- United States
- Ind.
- Letter
Dear Representative,
I am writing to demand accountability for the Trump administration’s use of taxpayer funds to systematically dismantle offshore wind and solar energy development — projects that federal courts repeatedly ruled could not be stopped through executive action.
The facts are straightforward and disturbing:
The Department of Interior has paid TotalEnergies approximately $1 billion, Bluepoint Wind $765 million, and Golden State Wind $120 million — nearly $2 billion in total — to voluntarily surrender their offshore wind leases.
Each of these projects was capable of powering more than one million American homes. These are not routine contract settlements. These are deliberate, taxpayer-funded payments structured to circumvent judicial rulings that blocked the administration’s executive orders targeting wind and solar energy.
In exchange for these reimbursements, companies are required to invest equivalent amounts in oil, gas, or LNG infrastructure — a condition that amounts to using public funds to redirect private capital away from clean energy and into fossil fuels. This is industrial policy by checkbook, paid for by American taxpayers.

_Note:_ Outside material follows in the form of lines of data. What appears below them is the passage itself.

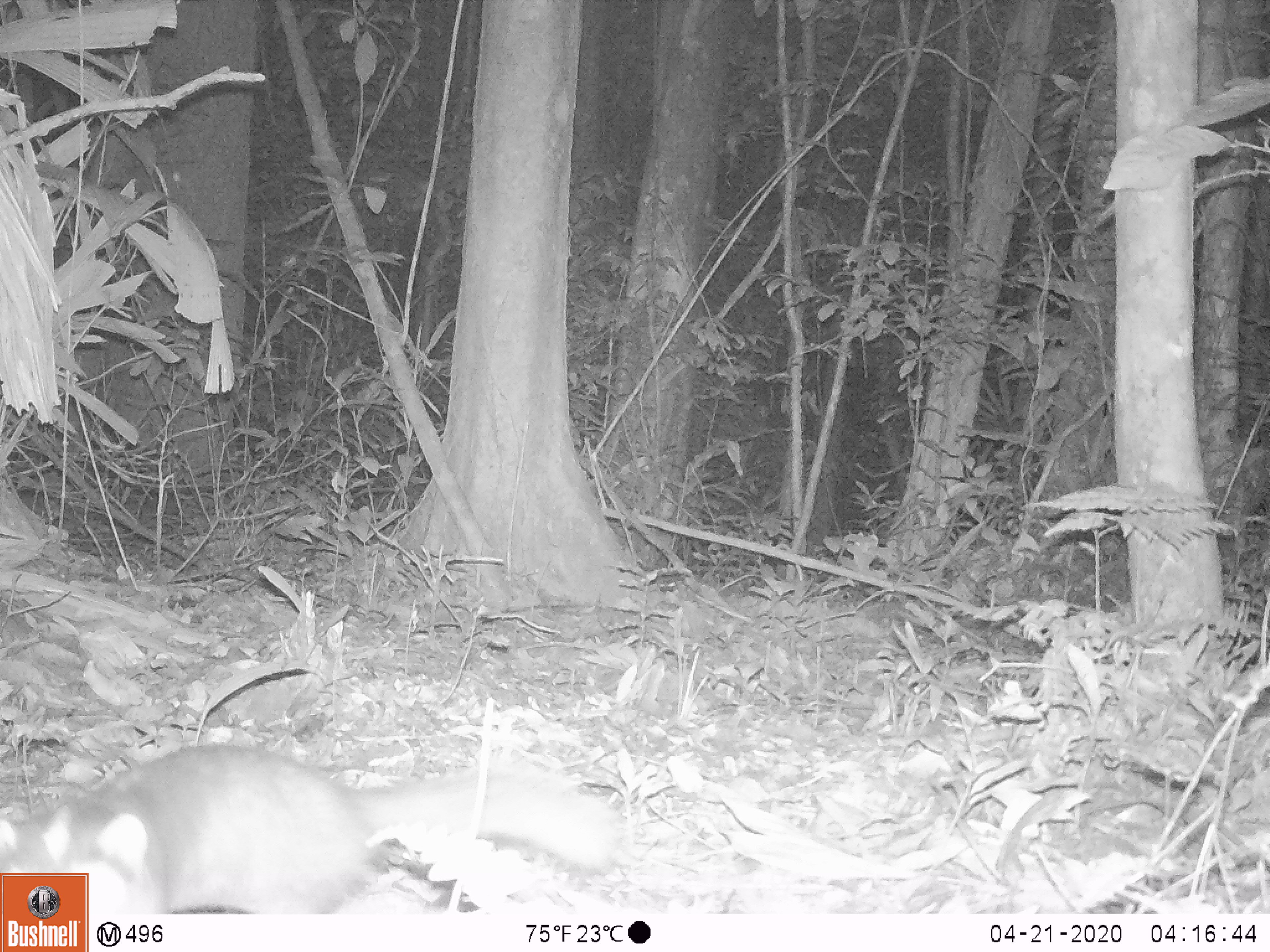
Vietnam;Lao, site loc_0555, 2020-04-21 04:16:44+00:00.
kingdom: Animalia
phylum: Chordata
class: Mammalia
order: Carnivora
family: Mustelidae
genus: Melogale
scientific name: Melogale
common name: ferret badger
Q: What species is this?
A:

Meanwhile, residential electricity rates are on pace to hit a 10-year high in 2026. Energy analysts — not political advocates — attribute rising costs to surging demand from AI and data centers, aging infrastructure, and extreme weather. Blocking the lowest-cost energy sources available, wind and solar, does not lower bills. It raises them.
I am asking you directly:
1. What oversight has Congress conducted or will conduct on the legality of these lease termination agreements?
2. Will you demand a full accounting of how much taxpayer money has been or will be spent on these payoffs?
3. Will you support restoring clean energy tax credits eliminated under the One Big Beautiful Bill Act to allow the market — not ideology — to determine our energy future?
The administration lost in court. It then spent nearly $2 billion of public money to achieve the same outcome through private deals. That deserves scrutiny regardless of one’s position on energy policy.